De welvaart steeg in de jaren vijftig en zestig in Nederland en er kwamen steeds meer fabrieken. Het werk aan de lopende band was niet erg populair en er ontstonden personeelstekorten. In het buitenland waren er arbeiders genoeg die in Nederlandse fabrieken wilden werken. Deze gastarbeiders, officieel arbeidsmigranten geheten, kwamen eerst zelf op zoek naar werk. De eerste gastarbeiders waren Italianen en Spanjaarden.
Wat later, in de jaren zestig kwamen veel gastarbeiders naar Nederland op uitnodiging van de Nederlandse regering. Nederland wierf vooral in Marokko en Turkije arbeiders. Men dacht in het begin dat de buitenlandse arbeiders hier voor een beperkte periode zouden werken en dan met het verdiende geld weer terug zouden gaan. Uiteindelijk zijn velen van hen hier gebleven.
Door een toenemende automatisering in de jaren zeventig en door een economische crisis was er steeds minder behoefte aan laaggeschoolde arbeid. In 1973 stopte Nederland met het uitnodigen van gastarbeiders. De toelating tot Nederland werd veel strenger.
De gastarbeiders die bleven hebben in veel gevallen hun familie over laten komen.
Deze immigranten uit Marokko en Turkije en hun afstammelingen vormen nu de twee grootste groepen niet-westerse migranten in Nederland.

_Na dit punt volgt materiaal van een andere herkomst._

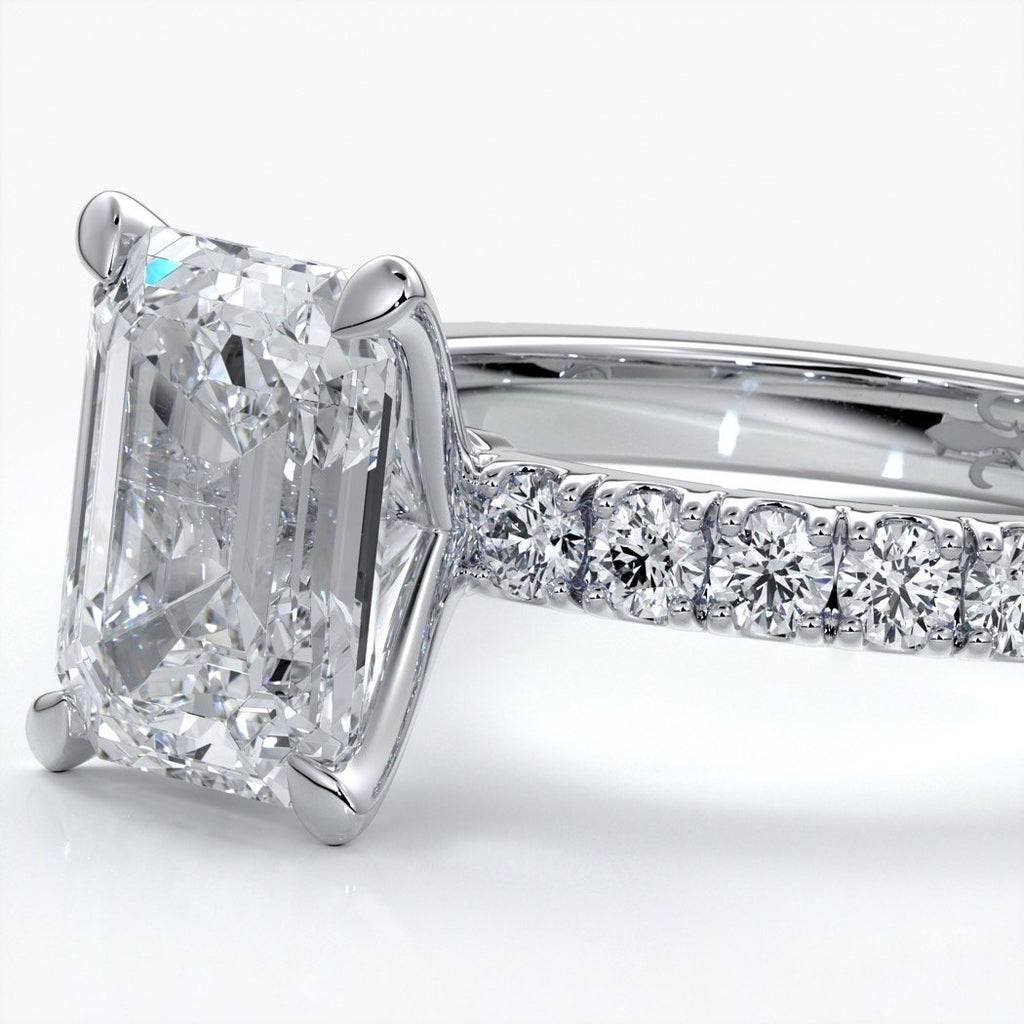 Charlotte Engagement Ring emerald diamond 4 claw diamond band platinum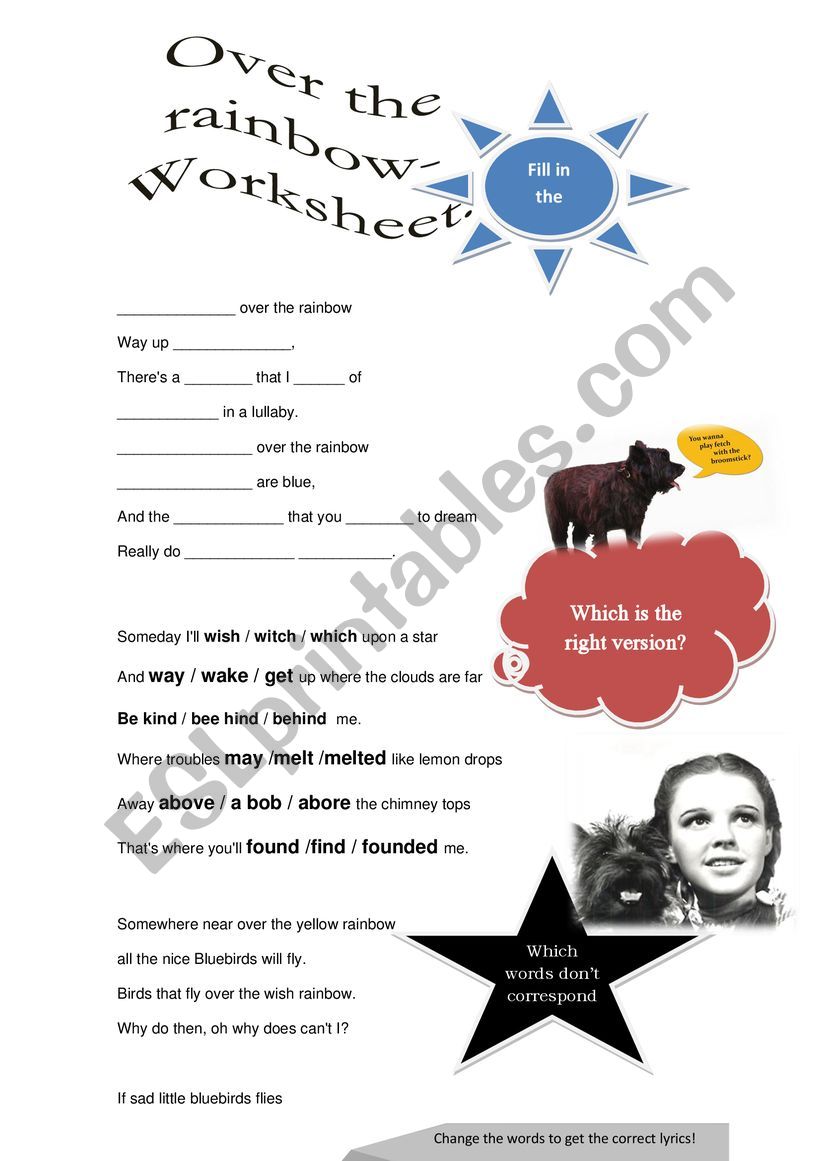 Some where over the rainbow worksheet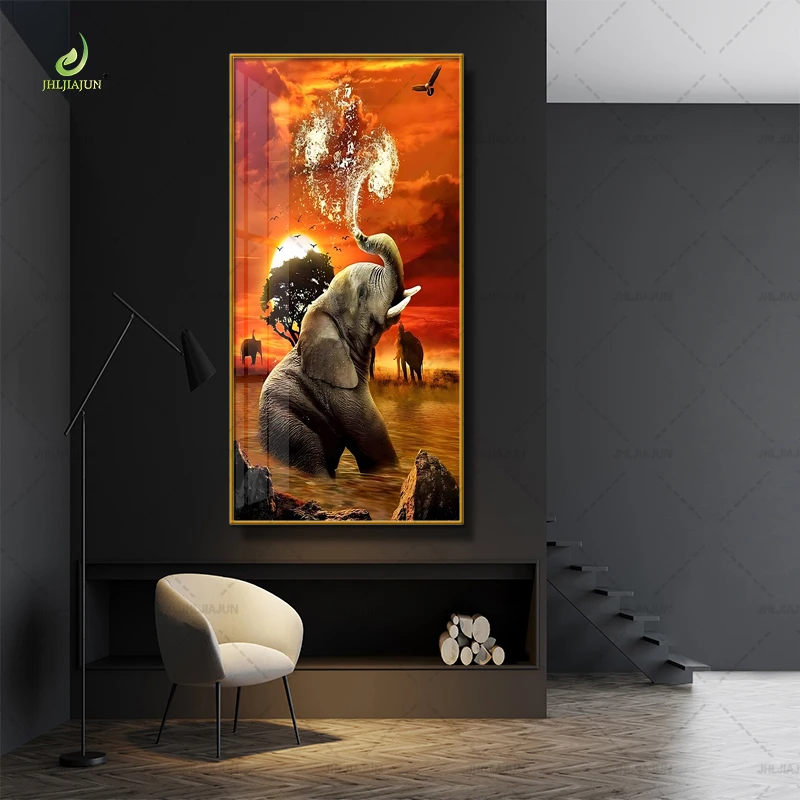 Современный фон с рисунком животного слона золотая рамка хрустальная фарфоровая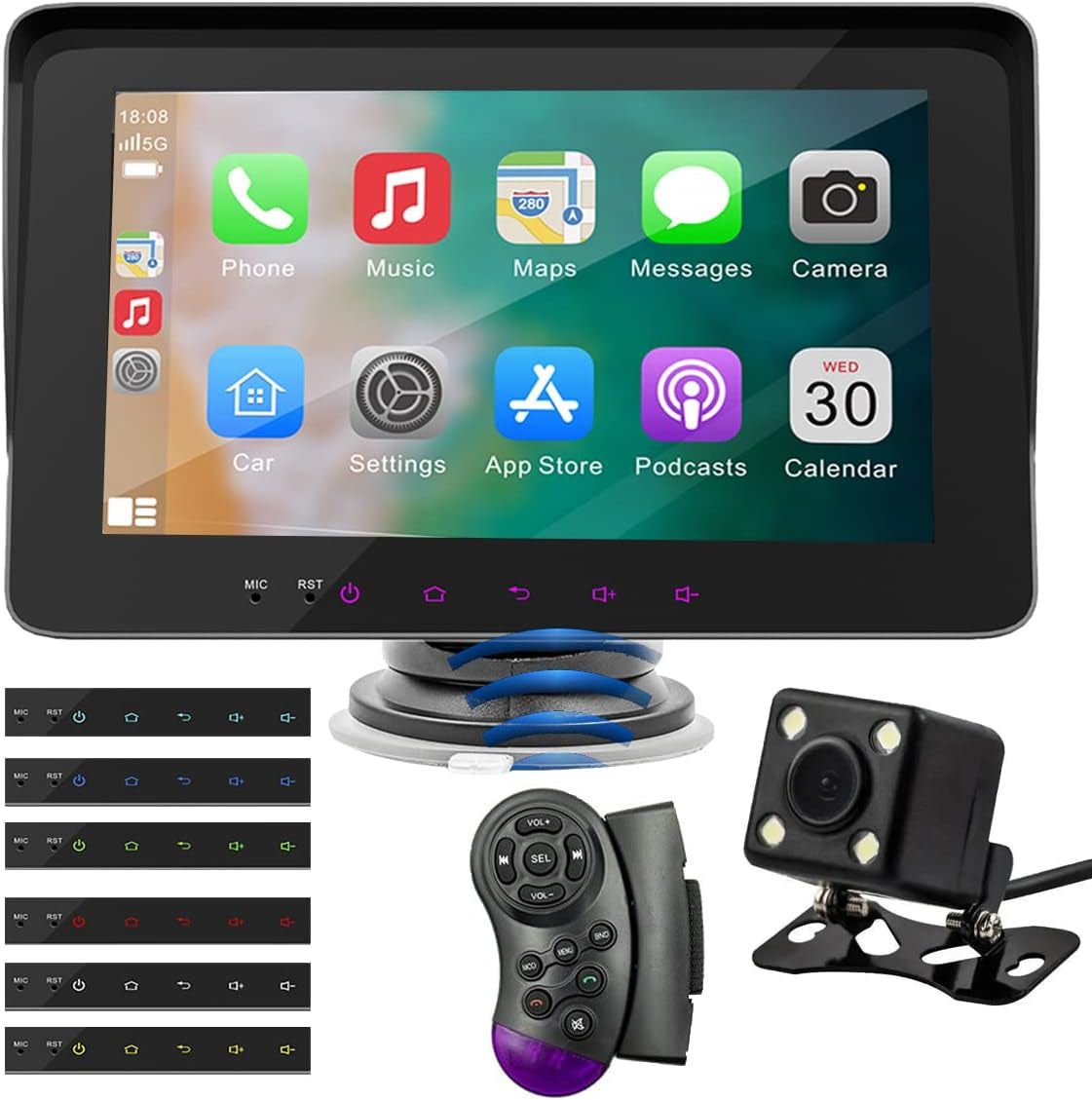  Wireless Carplay 7" IPS Touch Screen with Reverse Rearview Camera, Bluetooth Phone, GPS Navigation, and Portable 7 Color Atmosphere Light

Marokkaanse herkomst | 385.755 |
Turkse herkomst | 396.555 |
Cijfers van CBS september 2017
In 2004 trad Polen toe tot de Europese Unie (EU). Sindsdien is het aantal Poolse immigranten sterk toegenomen. In Polen was er veel werkloosheid. Reden voor veel Polen om werk te zoeken buiten hun land. Een groep van deze arbeidsmigranten besloot te blijven.
Inwoners uit de verschillende lidstaten van de Europese Unie mogen zich vrij mogen vestigen binnen de EU.